彼とはこれまでも何度も言い争いをしたけれど、いつも聞いてくれなかった。なのにこの言葉にはショックを受けて、目が揺れて感慨深げにわずかに潤んだように見える。
(なぜ?)
「まったく、あなたはいつも……そうだ」
悔し気に睨む独白。目を伏せて、吐く息。でも、『あなた』に首を傾げていると、突然腕を掴まれて引き寄せられる。

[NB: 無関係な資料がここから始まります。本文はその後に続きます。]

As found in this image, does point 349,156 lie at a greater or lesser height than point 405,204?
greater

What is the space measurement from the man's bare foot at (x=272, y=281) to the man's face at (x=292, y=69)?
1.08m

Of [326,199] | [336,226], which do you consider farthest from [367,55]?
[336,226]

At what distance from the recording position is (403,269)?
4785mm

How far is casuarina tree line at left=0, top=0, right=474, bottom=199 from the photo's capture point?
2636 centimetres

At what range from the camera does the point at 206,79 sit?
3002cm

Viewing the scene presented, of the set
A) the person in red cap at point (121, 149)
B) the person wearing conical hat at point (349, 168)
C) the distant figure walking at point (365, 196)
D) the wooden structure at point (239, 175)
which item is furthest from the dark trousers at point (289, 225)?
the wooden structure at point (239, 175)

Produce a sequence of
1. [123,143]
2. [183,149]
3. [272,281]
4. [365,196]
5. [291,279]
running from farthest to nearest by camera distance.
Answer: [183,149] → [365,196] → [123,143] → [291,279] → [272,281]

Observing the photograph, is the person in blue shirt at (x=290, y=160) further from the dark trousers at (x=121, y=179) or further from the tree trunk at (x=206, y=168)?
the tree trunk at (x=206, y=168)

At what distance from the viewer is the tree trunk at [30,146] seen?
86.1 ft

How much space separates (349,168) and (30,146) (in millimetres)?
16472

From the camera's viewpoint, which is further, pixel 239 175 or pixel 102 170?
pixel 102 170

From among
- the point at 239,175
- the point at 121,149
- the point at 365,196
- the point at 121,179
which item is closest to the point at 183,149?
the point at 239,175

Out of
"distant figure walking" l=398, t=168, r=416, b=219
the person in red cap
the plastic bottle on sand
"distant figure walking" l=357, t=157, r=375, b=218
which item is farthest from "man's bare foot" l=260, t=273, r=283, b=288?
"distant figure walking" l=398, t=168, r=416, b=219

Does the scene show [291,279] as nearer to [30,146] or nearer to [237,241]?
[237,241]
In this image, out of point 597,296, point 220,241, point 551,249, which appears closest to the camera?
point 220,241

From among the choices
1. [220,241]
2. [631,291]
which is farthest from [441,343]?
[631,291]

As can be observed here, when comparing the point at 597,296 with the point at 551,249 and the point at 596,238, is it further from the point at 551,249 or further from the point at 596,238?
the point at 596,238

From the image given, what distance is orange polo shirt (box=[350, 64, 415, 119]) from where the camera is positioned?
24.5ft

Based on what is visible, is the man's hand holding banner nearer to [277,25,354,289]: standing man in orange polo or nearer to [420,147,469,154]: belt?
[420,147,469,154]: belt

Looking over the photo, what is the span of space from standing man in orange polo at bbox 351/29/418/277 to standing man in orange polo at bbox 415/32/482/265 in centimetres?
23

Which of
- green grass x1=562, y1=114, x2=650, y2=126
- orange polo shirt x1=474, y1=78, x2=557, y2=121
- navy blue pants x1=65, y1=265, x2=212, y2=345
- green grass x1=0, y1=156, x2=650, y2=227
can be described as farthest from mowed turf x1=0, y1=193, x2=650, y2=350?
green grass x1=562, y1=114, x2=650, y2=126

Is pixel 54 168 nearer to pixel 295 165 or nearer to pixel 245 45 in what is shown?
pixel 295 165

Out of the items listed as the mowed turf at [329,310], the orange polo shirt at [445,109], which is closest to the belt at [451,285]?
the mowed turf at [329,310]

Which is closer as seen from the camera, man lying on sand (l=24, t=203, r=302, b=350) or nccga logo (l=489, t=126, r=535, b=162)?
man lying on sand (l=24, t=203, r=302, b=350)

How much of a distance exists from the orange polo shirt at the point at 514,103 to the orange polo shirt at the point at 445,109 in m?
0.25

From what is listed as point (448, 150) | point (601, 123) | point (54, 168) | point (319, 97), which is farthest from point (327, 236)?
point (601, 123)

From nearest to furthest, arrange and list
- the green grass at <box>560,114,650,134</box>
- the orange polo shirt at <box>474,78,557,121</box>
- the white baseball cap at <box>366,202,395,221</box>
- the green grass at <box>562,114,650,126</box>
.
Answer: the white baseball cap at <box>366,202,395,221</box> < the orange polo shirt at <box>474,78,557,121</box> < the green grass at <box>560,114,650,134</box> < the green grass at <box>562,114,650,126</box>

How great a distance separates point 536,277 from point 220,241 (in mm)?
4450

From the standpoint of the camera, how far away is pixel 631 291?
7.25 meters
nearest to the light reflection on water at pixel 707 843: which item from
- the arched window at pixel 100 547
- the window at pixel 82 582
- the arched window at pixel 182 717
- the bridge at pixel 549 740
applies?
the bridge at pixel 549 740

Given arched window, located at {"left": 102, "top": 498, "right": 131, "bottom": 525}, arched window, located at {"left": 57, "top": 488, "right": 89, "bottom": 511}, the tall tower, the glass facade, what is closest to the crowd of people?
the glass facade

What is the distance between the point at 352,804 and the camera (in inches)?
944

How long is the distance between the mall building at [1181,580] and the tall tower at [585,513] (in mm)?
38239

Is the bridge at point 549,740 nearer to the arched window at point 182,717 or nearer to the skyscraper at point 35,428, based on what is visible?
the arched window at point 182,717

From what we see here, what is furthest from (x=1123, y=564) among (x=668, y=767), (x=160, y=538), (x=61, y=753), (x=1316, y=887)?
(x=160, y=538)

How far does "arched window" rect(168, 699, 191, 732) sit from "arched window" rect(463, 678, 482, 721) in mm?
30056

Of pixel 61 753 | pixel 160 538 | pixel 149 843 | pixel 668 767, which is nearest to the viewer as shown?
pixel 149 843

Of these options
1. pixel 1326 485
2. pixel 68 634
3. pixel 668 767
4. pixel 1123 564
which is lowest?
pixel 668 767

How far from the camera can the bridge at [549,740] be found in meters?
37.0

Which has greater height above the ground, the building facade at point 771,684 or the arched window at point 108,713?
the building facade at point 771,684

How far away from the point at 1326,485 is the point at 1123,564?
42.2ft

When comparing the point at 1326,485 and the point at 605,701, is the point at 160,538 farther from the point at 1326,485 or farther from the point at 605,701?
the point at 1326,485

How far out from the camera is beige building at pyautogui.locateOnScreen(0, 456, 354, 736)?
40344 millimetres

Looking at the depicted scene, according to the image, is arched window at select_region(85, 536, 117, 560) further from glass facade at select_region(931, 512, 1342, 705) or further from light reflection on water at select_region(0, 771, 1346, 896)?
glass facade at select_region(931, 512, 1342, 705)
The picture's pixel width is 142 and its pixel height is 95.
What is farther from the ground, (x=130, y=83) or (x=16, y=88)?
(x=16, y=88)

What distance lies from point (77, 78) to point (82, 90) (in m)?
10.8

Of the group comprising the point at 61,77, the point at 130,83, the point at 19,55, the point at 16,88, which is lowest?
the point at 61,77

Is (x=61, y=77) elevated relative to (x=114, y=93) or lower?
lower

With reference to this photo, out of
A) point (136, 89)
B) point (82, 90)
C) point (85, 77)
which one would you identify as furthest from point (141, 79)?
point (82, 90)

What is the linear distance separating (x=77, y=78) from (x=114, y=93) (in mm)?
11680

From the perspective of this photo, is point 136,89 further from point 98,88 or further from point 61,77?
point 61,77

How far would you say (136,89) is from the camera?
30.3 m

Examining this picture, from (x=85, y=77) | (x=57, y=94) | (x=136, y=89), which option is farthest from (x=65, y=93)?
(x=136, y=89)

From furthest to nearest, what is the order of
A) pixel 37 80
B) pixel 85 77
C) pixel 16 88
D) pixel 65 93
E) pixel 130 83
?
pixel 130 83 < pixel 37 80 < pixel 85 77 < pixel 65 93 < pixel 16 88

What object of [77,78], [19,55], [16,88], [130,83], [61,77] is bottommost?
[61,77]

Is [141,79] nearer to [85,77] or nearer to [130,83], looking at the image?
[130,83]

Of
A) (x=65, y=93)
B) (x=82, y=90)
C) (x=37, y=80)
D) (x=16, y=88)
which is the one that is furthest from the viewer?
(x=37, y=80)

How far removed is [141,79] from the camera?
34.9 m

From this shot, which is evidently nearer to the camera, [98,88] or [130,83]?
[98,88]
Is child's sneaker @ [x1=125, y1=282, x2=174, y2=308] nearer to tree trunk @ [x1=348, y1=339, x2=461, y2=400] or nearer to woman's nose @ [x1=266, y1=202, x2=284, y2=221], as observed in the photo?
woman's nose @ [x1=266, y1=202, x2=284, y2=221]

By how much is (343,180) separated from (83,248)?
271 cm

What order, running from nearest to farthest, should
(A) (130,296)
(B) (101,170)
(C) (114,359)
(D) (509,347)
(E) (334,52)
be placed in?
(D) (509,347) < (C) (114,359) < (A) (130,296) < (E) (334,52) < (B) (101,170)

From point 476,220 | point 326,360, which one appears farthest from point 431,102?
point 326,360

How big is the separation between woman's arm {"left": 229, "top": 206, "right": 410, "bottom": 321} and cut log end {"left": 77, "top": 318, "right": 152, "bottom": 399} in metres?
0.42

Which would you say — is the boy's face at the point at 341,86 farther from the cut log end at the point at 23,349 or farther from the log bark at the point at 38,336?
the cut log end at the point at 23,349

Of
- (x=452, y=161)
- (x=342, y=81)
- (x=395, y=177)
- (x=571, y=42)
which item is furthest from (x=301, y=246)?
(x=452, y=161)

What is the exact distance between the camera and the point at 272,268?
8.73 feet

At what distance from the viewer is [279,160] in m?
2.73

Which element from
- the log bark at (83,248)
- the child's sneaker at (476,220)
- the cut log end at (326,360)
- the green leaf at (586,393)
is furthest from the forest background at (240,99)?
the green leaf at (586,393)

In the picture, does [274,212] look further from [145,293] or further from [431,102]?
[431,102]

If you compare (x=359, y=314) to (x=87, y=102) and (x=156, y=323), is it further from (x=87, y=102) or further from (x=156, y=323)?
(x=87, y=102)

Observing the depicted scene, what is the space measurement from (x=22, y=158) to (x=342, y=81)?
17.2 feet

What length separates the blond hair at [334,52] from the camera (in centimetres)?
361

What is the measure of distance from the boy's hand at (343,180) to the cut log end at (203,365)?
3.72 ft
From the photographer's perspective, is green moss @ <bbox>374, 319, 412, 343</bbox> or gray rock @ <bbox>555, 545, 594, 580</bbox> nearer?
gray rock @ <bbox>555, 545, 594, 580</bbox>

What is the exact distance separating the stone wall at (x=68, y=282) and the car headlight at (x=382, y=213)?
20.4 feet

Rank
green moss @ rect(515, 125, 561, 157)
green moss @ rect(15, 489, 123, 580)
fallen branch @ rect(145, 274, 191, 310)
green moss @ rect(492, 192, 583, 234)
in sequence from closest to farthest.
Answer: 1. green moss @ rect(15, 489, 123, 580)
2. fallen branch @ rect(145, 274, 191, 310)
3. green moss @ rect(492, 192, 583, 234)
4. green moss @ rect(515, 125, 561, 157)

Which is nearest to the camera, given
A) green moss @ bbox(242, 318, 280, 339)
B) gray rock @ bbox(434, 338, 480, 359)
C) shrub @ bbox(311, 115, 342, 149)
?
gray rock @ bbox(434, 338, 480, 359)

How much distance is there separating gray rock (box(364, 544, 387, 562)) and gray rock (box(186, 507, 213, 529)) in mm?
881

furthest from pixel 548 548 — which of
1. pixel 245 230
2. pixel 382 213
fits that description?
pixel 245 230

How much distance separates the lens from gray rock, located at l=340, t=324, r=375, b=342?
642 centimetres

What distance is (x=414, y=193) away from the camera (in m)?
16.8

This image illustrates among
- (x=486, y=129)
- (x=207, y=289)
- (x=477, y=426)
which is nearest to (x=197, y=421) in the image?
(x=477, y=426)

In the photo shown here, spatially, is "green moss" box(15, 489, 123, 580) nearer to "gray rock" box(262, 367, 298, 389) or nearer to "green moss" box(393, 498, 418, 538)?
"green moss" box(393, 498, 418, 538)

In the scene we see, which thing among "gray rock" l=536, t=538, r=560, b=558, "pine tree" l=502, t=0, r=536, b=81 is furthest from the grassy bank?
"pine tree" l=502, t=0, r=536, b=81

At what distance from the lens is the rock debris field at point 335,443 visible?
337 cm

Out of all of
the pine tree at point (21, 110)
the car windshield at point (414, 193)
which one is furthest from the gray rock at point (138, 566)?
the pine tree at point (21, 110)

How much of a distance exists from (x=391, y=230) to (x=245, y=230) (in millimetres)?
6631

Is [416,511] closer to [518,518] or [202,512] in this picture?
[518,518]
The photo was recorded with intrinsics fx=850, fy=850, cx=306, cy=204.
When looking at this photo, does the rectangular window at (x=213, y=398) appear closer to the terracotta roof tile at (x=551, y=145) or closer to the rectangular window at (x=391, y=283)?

抱きしめられた、と思えば彼はティアナの両頬を掴んだ。そして顔を持ち上げる。
斜めに傾け近づく顔に驚いていると、唇が重なる。それは柔らかくて、温かい。
目を見開いていると、軽く下唇を噛んで離れていく。
互いに目は開いたままだった。黒曜石の瞳は熱っぽく潤んでいた。
呆然と見つめる。
(これって、キス?)
それとも、何かの契約? まだ頬を挟まれたまま、ティアナは「あの?」と口を開いた。
「嫌がらせ? それとも、――何?」
カーシュはむっと黙り、それからティアナの顔を挟んだまま、再度首を傾げて口を重ねてこようとするから、慌てて遮る。
「どこまで鈍いんだ」
「それって、ひどくない!?」
「今の俺の気持ちだ」
ティアナは体を揺すり、手を振り上げる。
今の私の気持ちを表すとどう? パンチするとこ? 平手?
黒い瞳はティアナをじっとのぞき込んでいるだけ。
「俺は言葉にするのが得意じゃない。そして行動が二段、三段飛んでいると言われることがある」
ほんとにそうだ! ぶっとんでる。彼の中では繋がっているんだろうけど、他人にしてみれば突然飛んで、斜め上の行動をされるから呆然とする。
「今のなに? いや、言わなくてもいい!」
彼も眉を寄せて断ったティアナの言葉を遮る。
「キス」
なぜ、わからないんだ? という顔をされたのは、なぜ? おかしいでしょ!?
「飛び過ぎだし、好意はないって言ったじゃない!」
「求婚した」
「それ『なし』って言ったじゃない!」
「俺の中ではなくなっていない。それに、………好きだ」
「え」
「それに本番は、いずれと――」
彼は目を伏せた。まつ毛が長くたくさんあることに初めて気が付いた。憂いのある顔、何を彼は言っているの?
言葉を失っていると彼は寂しげに、何かを懐かしむように笑った。